- **Supplied material**

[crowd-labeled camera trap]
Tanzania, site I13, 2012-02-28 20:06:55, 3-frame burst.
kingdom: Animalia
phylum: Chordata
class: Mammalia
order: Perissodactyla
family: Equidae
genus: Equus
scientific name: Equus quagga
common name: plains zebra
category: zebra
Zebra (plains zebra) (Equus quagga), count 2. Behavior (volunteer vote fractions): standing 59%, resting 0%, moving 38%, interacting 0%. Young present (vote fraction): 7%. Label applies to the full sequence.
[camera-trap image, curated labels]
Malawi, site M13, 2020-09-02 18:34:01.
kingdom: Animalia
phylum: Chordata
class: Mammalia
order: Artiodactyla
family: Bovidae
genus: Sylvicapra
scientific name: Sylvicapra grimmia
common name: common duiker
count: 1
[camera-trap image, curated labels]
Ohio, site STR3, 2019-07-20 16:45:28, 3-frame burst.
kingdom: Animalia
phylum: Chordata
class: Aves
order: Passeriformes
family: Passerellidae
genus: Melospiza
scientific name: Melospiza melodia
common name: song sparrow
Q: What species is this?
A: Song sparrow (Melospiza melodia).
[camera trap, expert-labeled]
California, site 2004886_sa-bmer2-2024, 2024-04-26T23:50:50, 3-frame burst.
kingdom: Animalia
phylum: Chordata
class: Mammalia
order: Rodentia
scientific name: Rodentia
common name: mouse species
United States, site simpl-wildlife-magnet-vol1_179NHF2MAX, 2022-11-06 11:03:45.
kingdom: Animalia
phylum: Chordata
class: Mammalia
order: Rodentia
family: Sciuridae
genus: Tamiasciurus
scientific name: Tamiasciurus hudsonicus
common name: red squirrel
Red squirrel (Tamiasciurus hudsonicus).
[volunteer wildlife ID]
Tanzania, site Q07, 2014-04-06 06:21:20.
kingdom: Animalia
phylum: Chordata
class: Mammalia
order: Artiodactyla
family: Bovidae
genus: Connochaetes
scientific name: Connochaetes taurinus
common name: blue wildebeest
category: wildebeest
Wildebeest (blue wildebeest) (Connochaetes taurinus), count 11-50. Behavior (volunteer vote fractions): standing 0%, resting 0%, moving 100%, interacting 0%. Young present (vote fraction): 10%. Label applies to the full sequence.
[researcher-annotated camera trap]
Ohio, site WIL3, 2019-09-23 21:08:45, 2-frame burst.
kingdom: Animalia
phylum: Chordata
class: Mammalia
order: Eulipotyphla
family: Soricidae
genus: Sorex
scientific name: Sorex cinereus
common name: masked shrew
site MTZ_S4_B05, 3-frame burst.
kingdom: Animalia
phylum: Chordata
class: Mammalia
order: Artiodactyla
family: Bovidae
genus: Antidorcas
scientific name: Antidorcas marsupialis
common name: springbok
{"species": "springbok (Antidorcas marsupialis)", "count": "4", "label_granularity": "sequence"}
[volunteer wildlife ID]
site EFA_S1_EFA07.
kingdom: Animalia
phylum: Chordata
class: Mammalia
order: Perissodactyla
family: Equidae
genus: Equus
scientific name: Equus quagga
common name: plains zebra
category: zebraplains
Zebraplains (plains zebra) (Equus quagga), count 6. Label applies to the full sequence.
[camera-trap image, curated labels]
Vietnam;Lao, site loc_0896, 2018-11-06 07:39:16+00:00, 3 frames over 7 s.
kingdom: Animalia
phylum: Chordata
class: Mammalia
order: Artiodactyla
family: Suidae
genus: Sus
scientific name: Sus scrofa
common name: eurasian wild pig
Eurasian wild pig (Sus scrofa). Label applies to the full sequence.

- **Activity**
Each line of the data should be given back exactly.

- **Output for this exercise**
[crowd-labeled camera trap]
Tanzania, site I13, 2012-02-28 20:06:55, 3-frame burst.
kingdom: Animalia
phylum: Chordata
class: Mammalia
order: Perissodactyla
family: Equidae
genus: Equus
scientific name: Equus quagga
common name: plains zebra
category: zebra
Zebra (plains zebra) (Equus quagga), count 2. Behavior (volunteer vote fractions): standing 59%, resting 0%, moving 38%, interacting 0%. Young present (vote fraction): 7%. Label applies to the full sequence.
[camera-trap image, curated labels]
Malawi, site M13, 2020-09-02 18:34:01.
kingdom: Animalia
phylum: Chordata
class: Mammalia
order: Artiodactyla
family: Bovidae
genus: Sylvicapra
scientific name: Sylvicapra grimmia
common name: common duiker
count: 1
[camera-trap image, curated labels]
Ohio, site STR3, 2019-07-20 16:45:28, 3-frame burst.
kingdom: Animalia
phylum: Chordata
class: Aves
order: Passeriformes
family: Passerellidae
genus: Melospiza
scientific name: Melospiza melodia
common name: song sparrow
Q: What species is this?
A: Song sparrow (Melospiza melodia).
[camera trap, expert-labeled]
California, site 2004886_sa-bmer2-2024, 2024-04-26T23:50:50, 3-frame burst.
kingdom: Animalia
phylum: Chordata
class: Mammalia
order: Rodentia
scientific name: Rodentia
common name: mouse species
United States, site simpl-wildlife-magnet-vol1_179NHF2MAX, 2022-11-06 11:03:45.
kingdom: Animalia
phylum: Chordata
class: Mammalia
order: Rodentia
family: Sciuridae
genus: Tamiasciurus
scientific name: Tamiasciurus hudsonicus
common name: red squirrel
Red squirrel (Tamiasciurus hudsonicus).
[volunteer wildlife ID]
Tanzania, site Q07, 2014-04-06 06:21:20.
kingdom: Animalia
phylum: Chordata
class: Mammalia
order: Artiodactyla
family: Bovidae
genus: Connochaetes
scientific name: Connochaetes taurinus
common name: blue wildebeest
category: wildebeest
Wildebeest (blue wildebeest) (Connochaetes taurinus), count 11-50. Behavior (volunteer vote fractions): standing 0%, resting 0%, moving 100%, interacting 0%. Young present (vote fraction): 10%. Label applies to the full sequence.
[researcher-annotated camera trap]
Ohio, site WIL3, 2019-09-23 21:08:45, 2-frame burst.
kingdom: Animalia
phylum: Chordata
class: Mammalia
order: Eulipotyphla
family: Soricidae
genus: Sorex
scientific name: Sorex cinereus
common name: masked shrew
site MTZ_S4_B05, 3-frame burst.
kingdom: Animalia
phylum: Chordata
class: Mammalia
order: Artiodactyla
family: Bovidae
genus: Antidorcas
scientific name: Antidorcas marsupialis
common name: springbok
{"species": "springbok (Antidorcas marsupialis)", "count": "4", "label_granularity": "sequence"}
[volunteer wildlife ID]
site EFA_S1_EFA07.
kingdom: Animalia
phylum: Chordata
class: Mammalia
order: Perissodactyla
family: Equidae
genus: Equus
scientific name: Equus quagga
common name: plains zebra
category: zebraplains
Zebraplains (plains zebra) (Equus quagga), count 6. Label applies to the full sequence.
[camera-trap image, curated labels]
Vietnam;Lao, site loc_0896, 2018-11-06 07:39:16+00:00, 3 frames over 7 s.
kingdom: Animalia
phylum: Chordata
class: Mammalia
order: Artiodactyla
family: Suidae
genus: Sus
scientific name: Sus scrofa
common name: eurasian wild pig
Eurasian wild pig (Sus scrofa). Label applies to the full sequence.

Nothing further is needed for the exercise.